In Harry Potter the language of spells and charms needs a wizard for execution. Some spells can be translated into a corresponding potion, which can then be executed by muggles as well. For example, the effect of some transforming spells can be captured in the Polyjuice Potion, which allows the drinker to change his or her appearance. While the Polyjuice Potion is apparently very difficult to produce, even for experienced wizards, some other spells have a straightforward translation. For example, the killing curse Avada Kedavra translates into any ordinary lethal poison.
Since every Translate abstraction is itself an algorithm, we can abstract from all translations through a language in which they can be expressed, just as we abstracted from all algorithms using a language. The top left part of figure 15.5 illustrates this case. Since every language corresponds to a computer or abstract machine that can execute its programs, this means that language can abstract from computers, as shown at the top right of figure 15.5.
Figure 15.5 The tower of abstractions. An algorithm is a (functional) abstraction from computations. An algorithm transforms representations, whose (data) abstractions are types. The acceptable inputs and outputs for an algorithm are also expressed as types. Each algorithm is expressed in a language, which is an abstraction from algorithms. A translation algorithm can transform algorithms from one language into another and therefore makes algorithms independent from a particular computer or abstract machine that understands the language in which it is expressed. Language is also an abstraction of computers, since translation can effectively eliminate the differences between computers. Types are also expressed as part of a language. The abstraction hierarchy illustrates that all abstractions in computer science are expressed in some language.

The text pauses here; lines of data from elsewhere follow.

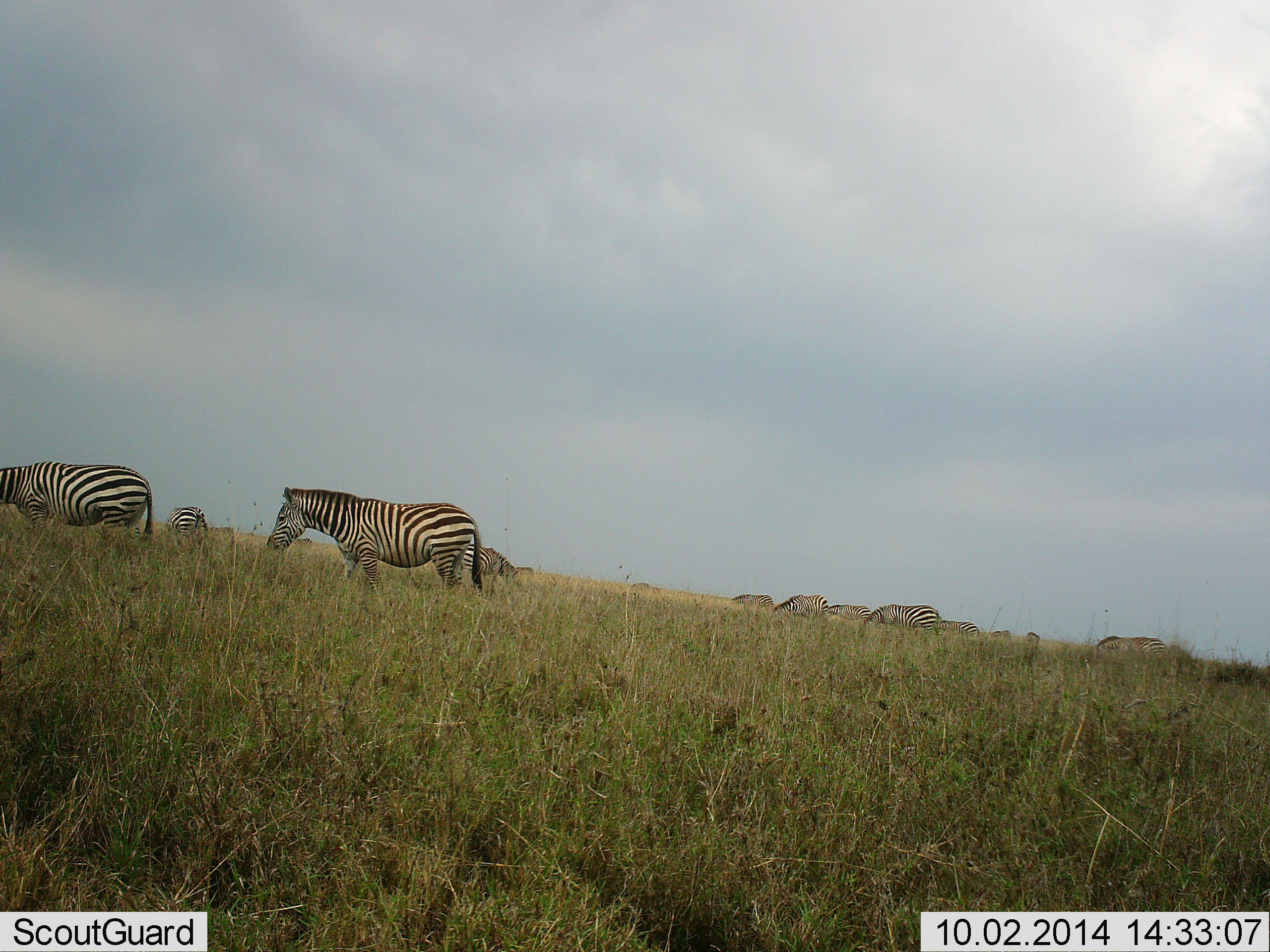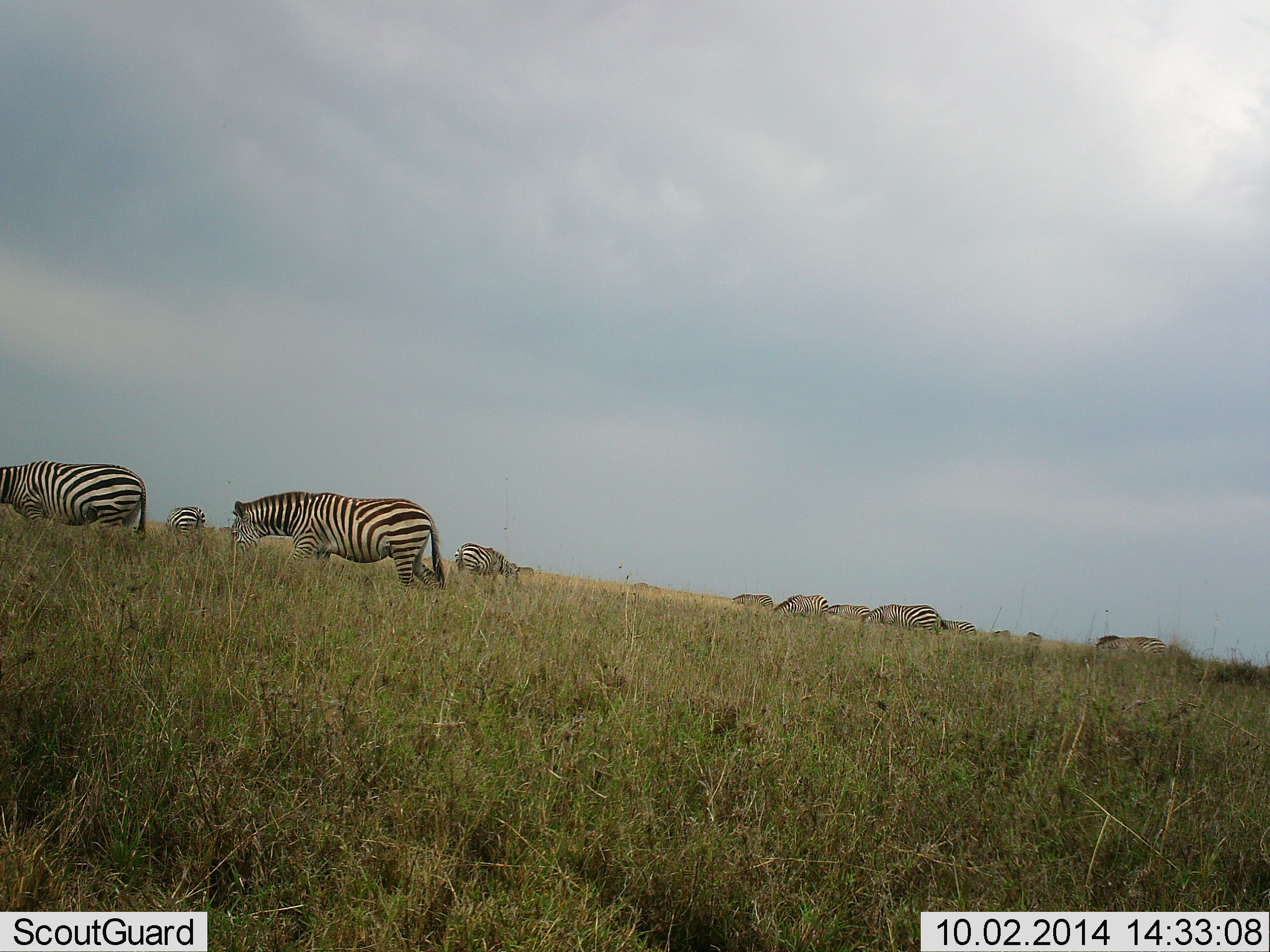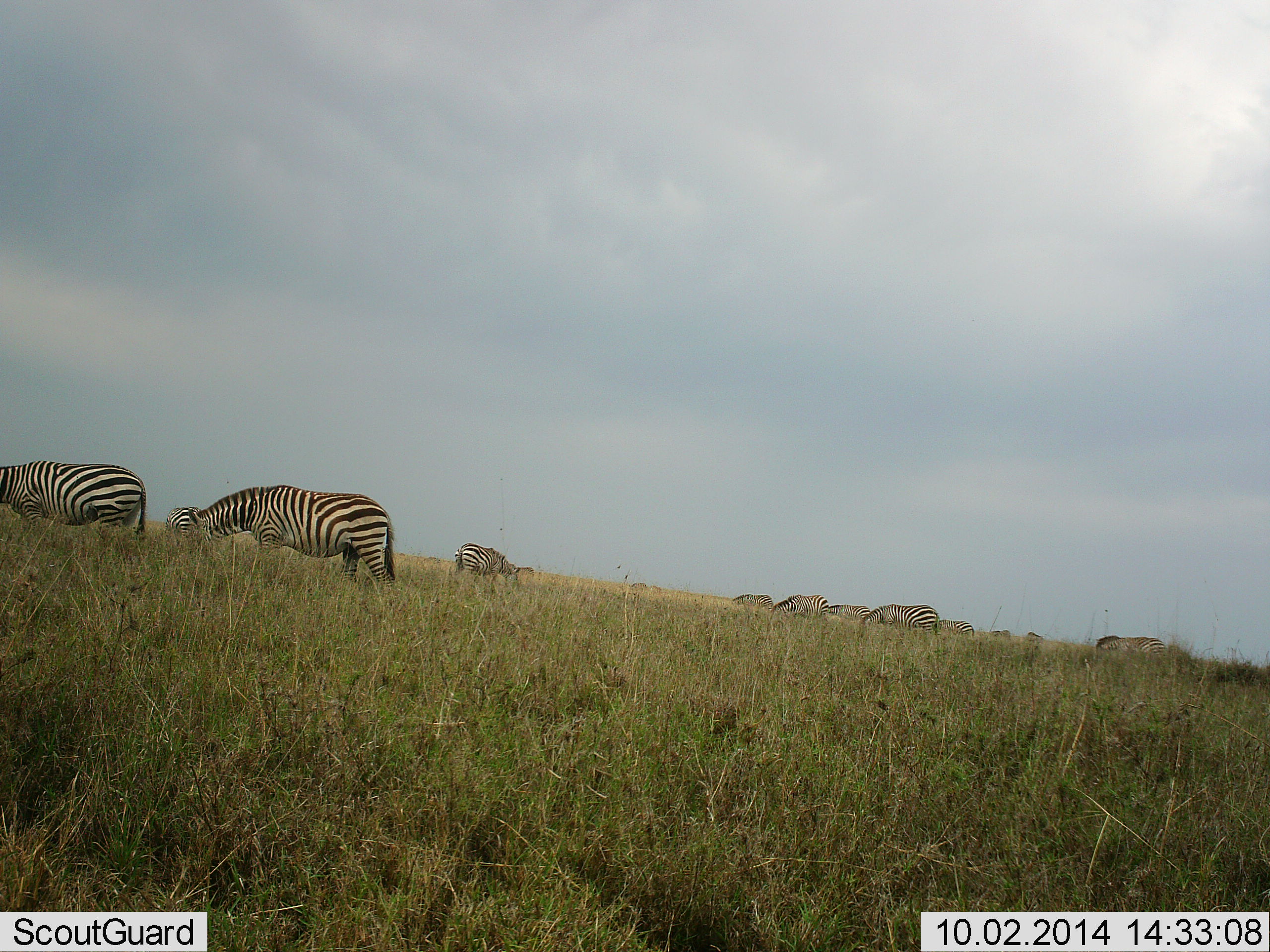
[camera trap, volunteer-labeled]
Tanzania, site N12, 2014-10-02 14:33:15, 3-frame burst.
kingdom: Animalia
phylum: Chordata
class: Mammalia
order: Perissodactyla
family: Equidae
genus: Equus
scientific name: Equus quagga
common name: plains zebra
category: zebra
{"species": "zebra (plains zebra) (Equus quagga)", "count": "11-50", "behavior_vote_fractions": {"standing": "40%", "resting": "0%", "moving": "60%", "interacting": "0%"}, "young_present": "0%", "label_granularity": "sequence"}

Just as the Turing machine is the ultimate abstraction of any computing machine, lambda calculus is the ultimate abstraction of any programming language. Lambda calculus was invented around the same time as the Turing machine by the American mathematician Alonzo Church. It consists only of three constructs for defining abstractions, referencing parameters in definitions, and creating instances of abstractions by supplying arguments for parameters, very similar to what is shown in figure 15.1. Any program in any algorithmic language can be translated into a lambda calculus
program. Now it seems that we have two different ultimate abstractions from computers: lambda calculus and the Turing machine. How can that be? It turns out that these two abstractions are equivalent, which means that any program for a Turing machine can be translated into an equivalent lambda calculus program, and vice versa. Moreover, every known formalism for expressing algorithms6 has been shown to be no more expressive than Turing machines or lambda calculus. Therefore, it seems that any algorithm can be expressed as a Turing machine or a lambda calculus program. This observation is known as the Church-Turing thesis, named after the two pioneers of computer science. The Church-Turing thesis is about the expressiveness and reach of algorithms. Since the definition of an algorithm is based on the idea of an effective instruction, which is an intuitive notion tied to human abilities, an algorithm cannot be formalized mathematically. The Church-Turing thesis is not a theorem that could be proved but rather an observation about the intuitive concept of an algorithm. The Church-Turing thesis is so important because it implies that everything that can be known about algorithms can be found out by studying Turing machines and lambda calculus. The Church-Turing thesis is accepted by most computer scientists.